Page 101

Story: If Two Are Dead

Several days later, Lacey pulled her rented car into the parking lot of the Clear River County Detention Center.

She sat behind the wheel, staring at the stone-and-brick building.

Ever since Clay’s arrest, she hadn’t slept. Her world was a hurricane of shock, anger, pain and confusion.

For nearly two days Cobb and Mallory had questioned her, as if she were somehow involved. With her attorney, she cooperated, even submitted to a polygraph. Eventually cleared of suspicion, Lacey was not charged. But she was not allowed back into her home while it was being processed for evidence.
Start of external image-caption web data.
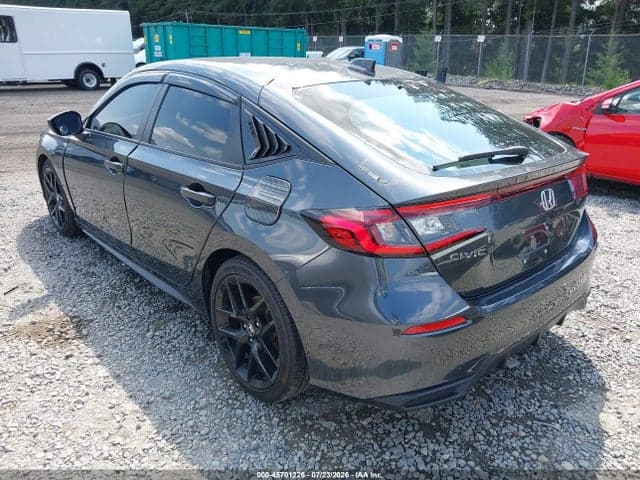 2025 HONDA CIVIC SEDAN SPORT 3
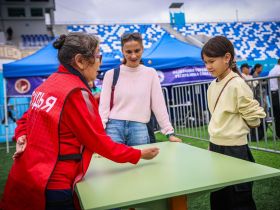 Фото. День физкультурника отмечают в Якутске
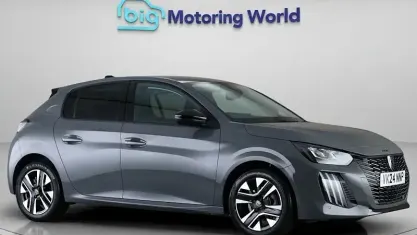 Used Peugeot 208 Allure 101 HP (74 kW) 2024 Grey Hatchback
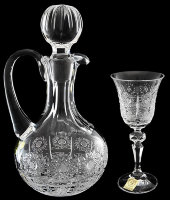 Набор для ликера 7 предметов, Aurum Crystal s.r.o.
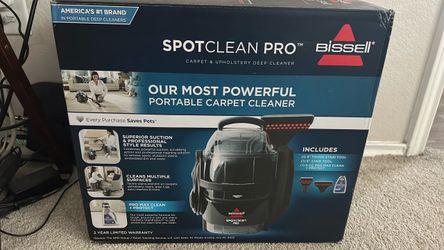 BISSELL- Spot Clean Pro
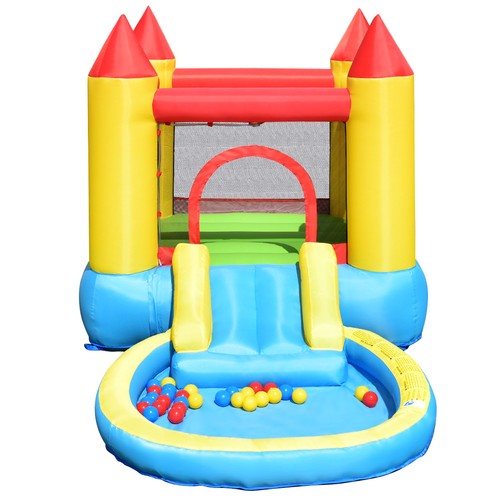 Inflatable bounce house kids - inflatable,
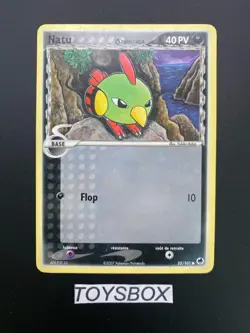 Carte Pokemon Natu 55/101 / Bloc EX Ile Des Dragons / TBE FR - Image 2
It didn’t matter—she never wanted to return.

Ever.

They couldn’t confirm how many women Clay had killed over the years she’d known him.

Over the years she’d loved him.

Fate had lifted a rock, revealing that the man she’d given her heart to since high school was a miscreation.

The Texas deputy serial killer.

That’s how the Dallas and Houston press served it up.

TV news cameras and reporters were everywhere.

Sarah Curtis, one of the women who worked for Lacey, took her in, helped her buy what she needed, helped her make arrangements for moving on. Then word got to Lacey, through her lawyer, that Clay had requested she visit him in jail.

Now, as she sat in the parking lot, with no media in sight, memories rushed through her: high school, their wedding, her first store, Clay making deputy. At the same time, she imagined the terror of the women he’d abducted and held prisoner on their property.

Tormented a few feet away while we laughed at dinners, celebrated Christmas and birthdays, made love.

Another great find , Clay would tell her driving home from a swap meet.

The underground cells in his garage.

Cobb and Mallory had shown her the photos. Tell us what you know, Lacey.

Sitting in the car now, reeling, she thought of all those women and their families.

Women I knew.

Erin, Abby and Carrie.

How many others?

Lacey picked up her phone and began writing the note. She’d drafted it in her heart a thousand times, words she wanted to send to all the families—and to Carrie.

I don’t ask your forgiveness. I never knew…

The words on her screen blurred.

Then, one by one, in reverse, they disappeared as she deleted them, her desire to erase her life with Clay taking over.

They don’t need to hear from me.

Staring at the detention center, she accepted a fact as hard as the steel bars inside.

She would not visit the thing in there.

Clay had ceased to exist.

We no longer existed.

Sitting a little straighter, she glanced at the rearview mirror and her luggage in the back. She’d told her lawyer that she was getting a divorce, selling the house and her salons, and moving to Austin, where she had a cousin.

Lacey started the motor, then pulled away in her rented Ford Escape.

Escape , she thought. That sounds good right about now.